### REQUIRED WORK
- 1) Name every type of health plan for which the article on HSA plans below reports premium increases.
- 2) Answer these questions from the HSA plans article below:
(a) What share of employers is expected to soon offer HSA plans?
(b) What position does John Goodman hold?
(c) By what percentage did premiums for preferred provider organizations increase in 2007?
- 3) Extend the article on HSA plans below by writing the text that follows its final line.

HSA PLANS GAIN POPULARITY AS PREMIUM COSTS RISE
September 27, 2007
About half of all employers are expected to soon offer Health Savings Account (HSA) plans to their employees. This projection offers the best hope for restraining runaway health care costs, according to John Goodman, president of the National Center for Policy Analysis (NCPA).
A major factor in the movement towards consumer-directed health care plans is the ever-increasing premium rates:
- Premiums for traditional indemnity plans increased 9.1 percent in 2007 and are expected to increase 9 percent in 2008.
- Premiums for health maintenance organizations (HMOs) increased 8.7 percent in 2007 and are expected to increase 9.0 in 2008.
- Premiums for point-of-service (POS) plans increased 3.9 percent in 2007 and are expected to increase 8.5 percent in 2008.
- Premiums for preferred provider organizations (PPOs) increased 2.4 percent in 2007 and are expected to increase 8.5 percent in 2008.

Scene geometry reasoning data:
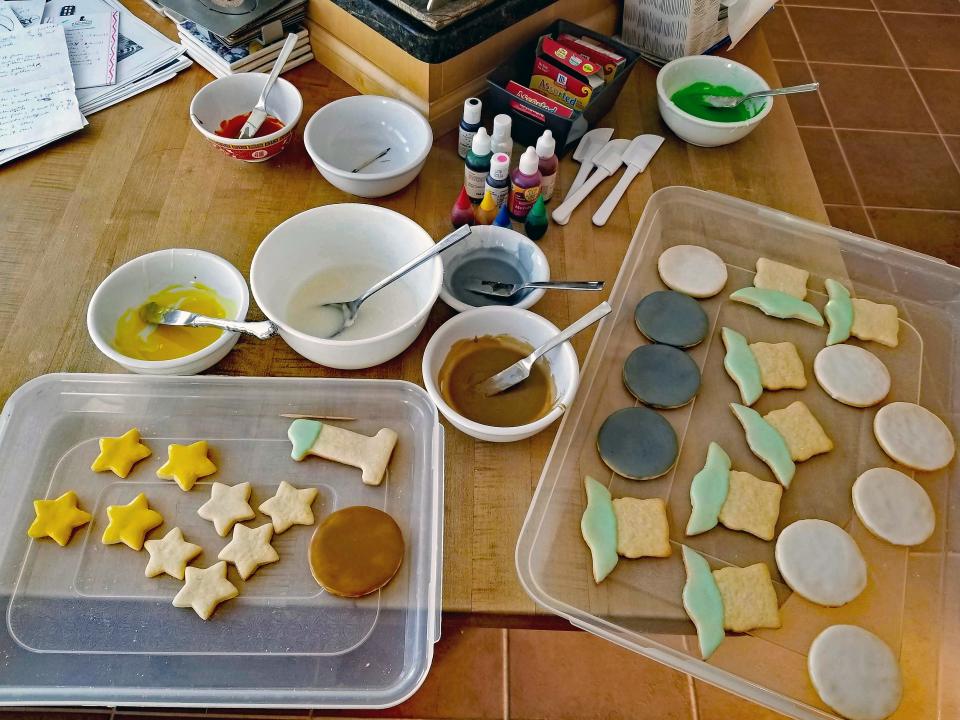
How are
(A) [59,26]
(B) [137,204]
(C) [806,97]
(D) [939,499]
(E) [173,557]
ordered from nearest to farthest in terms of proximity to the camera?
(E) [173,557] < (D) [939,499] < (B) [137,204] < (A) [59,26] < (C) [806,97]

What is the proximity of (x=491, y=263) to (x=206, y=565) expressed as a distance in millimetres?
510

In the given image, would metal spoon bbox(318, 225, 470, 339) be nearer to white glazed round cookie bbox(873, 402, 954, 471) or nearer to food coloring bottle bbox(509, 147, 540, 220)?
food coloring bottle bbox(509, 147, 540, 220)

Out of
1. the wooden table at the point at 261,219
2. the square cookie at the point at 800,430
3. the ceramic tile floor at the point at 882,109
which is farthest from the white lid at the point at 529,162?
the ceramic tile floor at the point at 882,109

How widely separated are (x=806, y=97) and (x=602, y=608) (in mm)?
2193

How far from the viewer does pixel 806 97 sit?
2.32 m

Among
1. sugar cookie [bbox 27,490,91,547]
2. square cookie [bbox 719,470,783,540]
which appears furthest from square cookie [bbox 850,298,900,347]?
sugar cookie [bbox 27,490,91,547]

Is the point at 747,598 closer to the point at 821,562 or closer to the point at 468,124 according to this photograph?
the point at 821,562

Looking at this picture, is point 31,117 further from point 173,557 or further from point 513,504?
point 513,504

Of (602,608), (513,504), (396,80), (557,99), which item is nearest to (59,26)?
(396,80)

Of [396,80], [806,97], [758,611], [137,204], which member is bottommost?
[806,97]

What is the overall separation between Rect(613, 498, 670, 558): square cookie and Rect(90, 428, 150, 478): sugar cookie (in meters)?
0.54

==

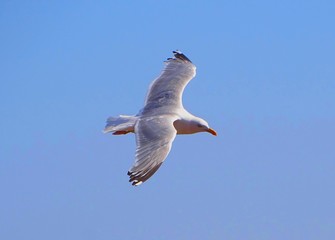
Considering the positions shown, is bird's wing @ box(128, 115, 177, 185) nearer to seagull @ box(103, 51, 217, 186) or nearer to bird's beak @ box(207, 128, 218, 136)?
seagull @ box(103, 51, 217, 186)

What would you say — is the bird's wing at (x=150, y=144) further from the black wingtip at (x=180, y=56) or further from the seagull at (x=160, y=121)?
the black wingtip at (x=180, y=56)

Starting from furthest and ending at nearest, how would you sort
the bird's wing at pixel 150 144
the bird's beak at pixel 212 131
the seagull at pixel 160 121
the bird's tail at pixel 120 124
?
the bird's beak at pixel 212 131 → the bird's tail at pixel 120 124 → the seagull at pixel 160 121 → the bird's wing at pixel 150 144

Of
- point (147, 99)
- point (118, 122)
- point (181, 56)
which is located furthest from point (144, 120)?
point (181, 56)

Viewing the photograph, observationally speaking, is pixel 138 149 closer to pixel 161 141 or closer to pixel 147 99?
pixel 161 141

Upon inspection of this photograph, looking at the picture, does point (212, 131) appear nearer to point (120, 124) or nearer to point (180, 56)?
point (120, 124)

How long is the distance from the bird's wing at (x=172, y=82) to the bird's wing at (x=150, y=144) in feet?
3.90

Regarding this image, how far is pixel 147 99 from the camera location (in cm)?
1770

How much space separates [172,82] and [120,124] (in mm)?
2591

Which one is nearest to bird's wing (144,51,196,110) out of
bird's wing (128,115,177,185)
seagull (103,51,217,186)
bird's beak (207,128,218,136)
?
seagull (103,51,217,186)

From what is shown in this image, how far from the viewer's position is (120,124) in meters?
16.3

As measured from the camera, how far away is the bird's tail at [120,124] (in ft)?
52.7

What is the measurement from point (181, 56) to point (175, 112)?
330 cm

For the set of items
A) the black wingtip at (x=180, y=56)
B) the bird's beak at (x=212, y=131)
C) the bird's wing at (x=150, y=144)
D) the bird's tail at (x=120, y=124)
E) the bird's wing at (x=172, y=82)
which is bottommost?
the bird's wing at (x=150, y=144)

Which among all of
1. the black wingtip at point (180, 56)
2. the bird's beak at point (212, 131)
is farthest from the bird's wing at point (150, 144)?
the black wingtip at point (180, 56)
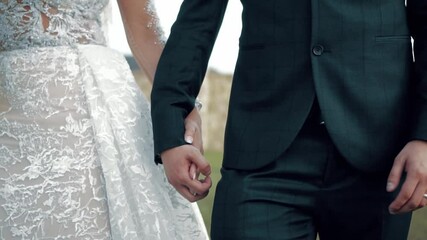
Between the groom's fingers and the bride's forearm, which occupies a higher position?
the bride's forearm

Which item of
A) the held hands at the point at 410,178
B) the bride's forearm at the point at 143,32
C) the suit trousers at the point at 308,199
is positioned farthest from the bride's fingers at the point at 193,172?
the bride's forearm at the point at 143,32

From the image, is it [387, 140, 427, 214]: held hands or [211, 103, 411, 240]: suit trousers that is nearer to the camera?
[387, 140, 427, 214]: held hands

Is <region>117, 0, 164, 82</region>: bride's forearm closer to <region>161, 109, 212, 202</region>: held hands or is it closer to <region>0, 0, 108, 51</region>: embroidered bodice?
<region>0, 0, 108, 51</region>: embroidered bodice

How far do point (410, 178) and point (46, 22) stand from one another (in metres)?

--

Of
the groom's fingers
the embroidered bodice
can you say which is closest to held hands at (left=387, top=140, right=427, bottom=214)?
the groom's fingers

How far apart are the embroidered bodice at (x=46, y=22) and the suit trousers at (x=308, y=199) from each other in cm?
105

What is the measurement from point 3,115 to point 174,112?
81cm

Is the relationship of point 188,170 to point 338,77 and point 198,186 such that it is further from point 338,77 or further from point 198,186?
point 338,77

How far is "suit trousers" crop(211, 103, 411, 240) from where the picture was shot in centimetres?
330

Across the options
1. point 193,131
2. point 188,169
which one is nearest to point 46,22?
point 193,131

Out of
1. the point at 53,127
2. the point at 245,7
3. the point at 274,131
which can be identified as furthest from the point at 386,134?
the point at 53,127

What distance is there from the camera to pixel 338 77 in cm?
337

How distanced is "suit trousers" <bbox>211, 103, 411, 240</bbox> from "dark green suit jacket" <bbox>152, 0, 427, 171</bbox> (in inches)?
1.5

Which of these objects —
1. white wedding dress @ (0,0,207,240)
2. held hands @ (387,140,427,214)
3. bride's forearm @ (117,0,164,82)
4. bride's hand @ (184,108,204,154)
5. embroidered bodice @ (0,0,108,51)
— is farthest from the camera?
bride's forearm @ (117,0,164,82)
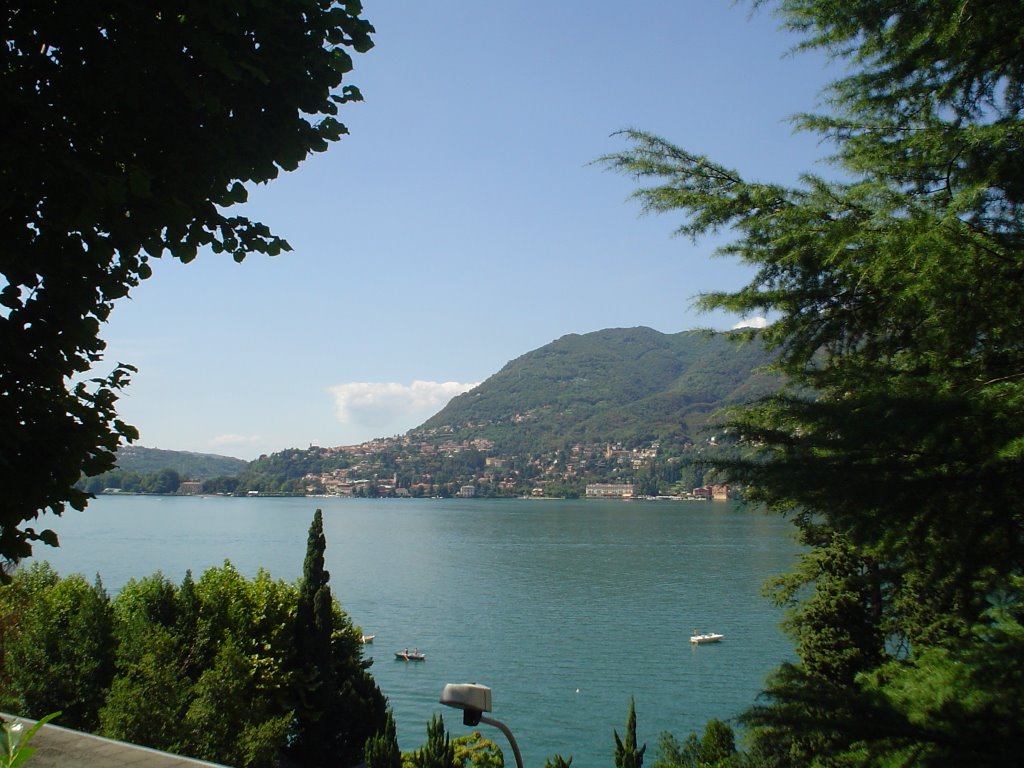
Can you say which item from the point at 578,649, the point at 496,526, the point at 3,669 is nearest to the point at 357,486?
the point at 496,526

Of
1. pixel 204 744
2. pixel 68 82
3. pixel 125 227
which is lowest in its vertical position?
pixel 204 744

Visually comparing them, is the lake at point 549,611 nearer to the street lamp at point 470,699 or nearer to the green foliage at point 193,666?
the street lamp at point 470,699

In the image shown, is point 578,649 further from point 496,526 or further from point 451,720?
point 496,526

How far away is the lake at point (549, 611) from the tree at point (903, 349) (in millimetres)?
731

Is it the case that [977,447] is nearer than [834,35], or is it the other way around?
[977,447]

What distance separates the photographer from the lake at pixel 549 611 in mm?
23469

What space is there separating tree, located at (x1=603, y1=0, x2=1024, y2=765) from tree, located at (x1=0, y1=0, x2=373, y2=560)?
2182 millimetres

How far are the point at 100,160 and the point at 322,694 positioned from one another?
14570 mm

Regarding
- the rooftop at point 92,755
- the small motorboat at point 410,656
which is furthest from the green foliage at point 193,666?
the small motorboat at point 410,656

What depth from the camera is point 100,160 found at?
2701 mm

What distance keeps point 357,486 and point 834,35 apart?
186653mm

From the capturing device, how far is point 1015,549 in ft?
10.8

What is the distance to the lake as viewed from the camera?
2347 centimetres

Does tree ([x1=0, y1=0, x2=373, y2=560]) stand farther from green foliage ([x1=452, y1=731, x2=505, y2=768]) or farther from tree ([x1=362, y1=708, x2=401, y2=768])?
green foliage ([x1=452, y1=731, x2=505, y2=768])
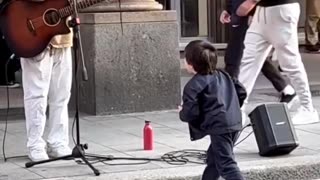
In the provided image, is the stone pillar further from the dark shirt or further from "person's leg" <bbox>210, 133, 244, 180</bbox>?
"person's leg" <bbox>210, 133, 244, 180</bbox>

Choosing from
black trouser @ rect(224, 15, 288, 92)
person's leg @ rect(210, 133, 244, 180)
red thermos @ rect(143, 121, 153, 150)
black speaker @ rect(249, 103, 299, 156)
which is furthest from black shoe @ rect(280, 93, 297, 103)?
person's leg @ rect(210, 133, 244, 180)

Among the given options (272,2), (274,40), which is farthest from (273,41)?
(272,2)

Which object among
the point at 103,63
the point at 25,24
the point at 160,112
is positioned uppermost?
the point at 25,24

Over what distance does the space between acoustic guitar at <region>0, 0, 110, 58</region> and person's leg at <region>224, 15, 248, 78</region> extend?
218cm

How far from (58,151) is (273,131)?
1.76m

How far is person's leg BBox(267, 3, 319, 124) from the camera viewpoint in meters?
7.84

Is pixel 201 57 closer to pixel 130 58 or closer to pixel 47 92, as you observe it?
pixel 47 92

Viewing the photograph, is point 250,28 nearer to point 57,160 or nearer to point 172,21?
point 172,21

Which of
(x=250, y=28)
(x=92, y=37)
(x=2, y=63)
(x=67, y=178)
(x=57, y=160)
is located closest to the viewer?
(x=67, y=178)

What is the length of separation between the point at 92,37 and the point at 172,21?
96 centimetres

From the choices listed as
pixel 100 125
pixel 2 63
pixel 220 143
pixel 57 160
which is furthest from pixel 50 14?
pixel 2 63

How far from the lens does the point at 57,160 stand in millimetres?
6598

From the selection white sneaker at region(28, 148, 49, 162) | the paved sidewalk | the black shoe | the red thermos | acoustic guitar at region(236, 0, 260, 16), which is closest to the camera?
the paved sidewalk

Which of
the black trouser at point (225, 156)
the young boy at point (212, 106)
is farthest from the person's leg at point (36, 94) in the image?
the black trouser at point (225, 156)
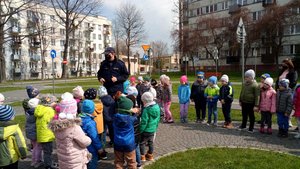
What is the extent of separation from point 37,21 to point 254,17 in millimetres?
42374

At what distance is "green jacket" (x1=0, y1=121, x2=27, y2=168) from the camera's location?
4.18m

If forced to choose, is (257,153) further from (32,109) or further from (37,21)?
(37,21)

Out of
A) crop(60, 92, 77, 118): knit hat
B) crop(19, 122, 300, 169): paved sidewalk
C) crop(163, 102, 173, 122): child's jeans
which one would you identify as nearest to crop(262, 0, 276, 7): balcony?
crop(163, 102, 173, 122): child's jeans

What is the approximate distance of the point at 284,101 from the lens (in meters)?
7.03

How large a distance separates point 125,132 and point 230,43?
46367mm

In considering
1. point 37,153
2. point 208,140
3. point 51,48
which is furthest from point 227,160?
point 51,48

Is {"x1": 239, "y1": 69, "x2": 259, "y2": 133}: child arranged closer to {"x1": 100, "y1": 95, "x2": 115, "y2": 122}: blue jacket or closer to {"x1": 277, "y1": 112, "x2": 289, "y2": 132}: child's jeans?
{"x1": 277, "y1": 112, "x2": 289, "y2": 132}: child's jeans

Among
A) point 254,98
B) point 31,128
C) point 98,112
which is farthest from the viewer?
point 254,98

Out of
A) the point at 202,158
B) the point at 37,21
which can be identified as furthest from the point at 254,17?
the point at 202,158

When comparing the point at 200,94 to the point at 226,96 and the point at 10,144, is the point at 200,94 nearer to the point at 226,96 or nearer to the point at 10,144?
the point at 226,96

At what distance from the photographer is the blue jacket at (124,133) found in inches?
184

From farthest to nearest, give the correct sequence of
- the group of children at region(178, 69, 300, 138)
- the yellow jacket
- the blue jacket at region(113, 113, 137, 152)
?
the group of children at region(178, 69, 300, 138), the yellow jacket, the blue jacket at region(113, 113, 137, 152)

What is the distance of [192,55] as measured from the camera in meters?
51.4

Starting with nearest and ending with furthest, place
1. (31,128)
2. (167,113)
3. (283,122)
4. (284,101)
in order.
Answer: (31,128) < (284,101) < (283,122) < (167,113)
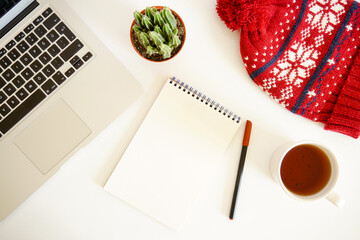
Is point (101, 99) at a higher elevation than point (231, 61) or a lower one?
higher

### ANSWERS GIVEN
- 1)
Traditional indemnity plans
Health maintenance organizations (HMOs)
Point-of-service (POS) plans
Preferred provider organizations (PPOs)

- 2)
(a) About half
(b) President of the National Center for Policy Analysis (NCPA)
(c) 2.4 percent

- 3)
As a result, interest in account-based plans is predicted to rise. According to a report released by Hewitt and Associates:
- More than 20 percent of companies offer, or plan to offer, a high-deductible health plan with an HSA by the end of this year and almost half are considering offering one at a future date.
- Only 3 percent of employees elected these plans last year, but most companies anticipate that enrollment will grow to 20 percent in 5 years.
"The best way to control health care costs is to put patients in control of more of their health care dollars," said Goodman. "The increasing popularity of HSAs is a result of managed care's failure."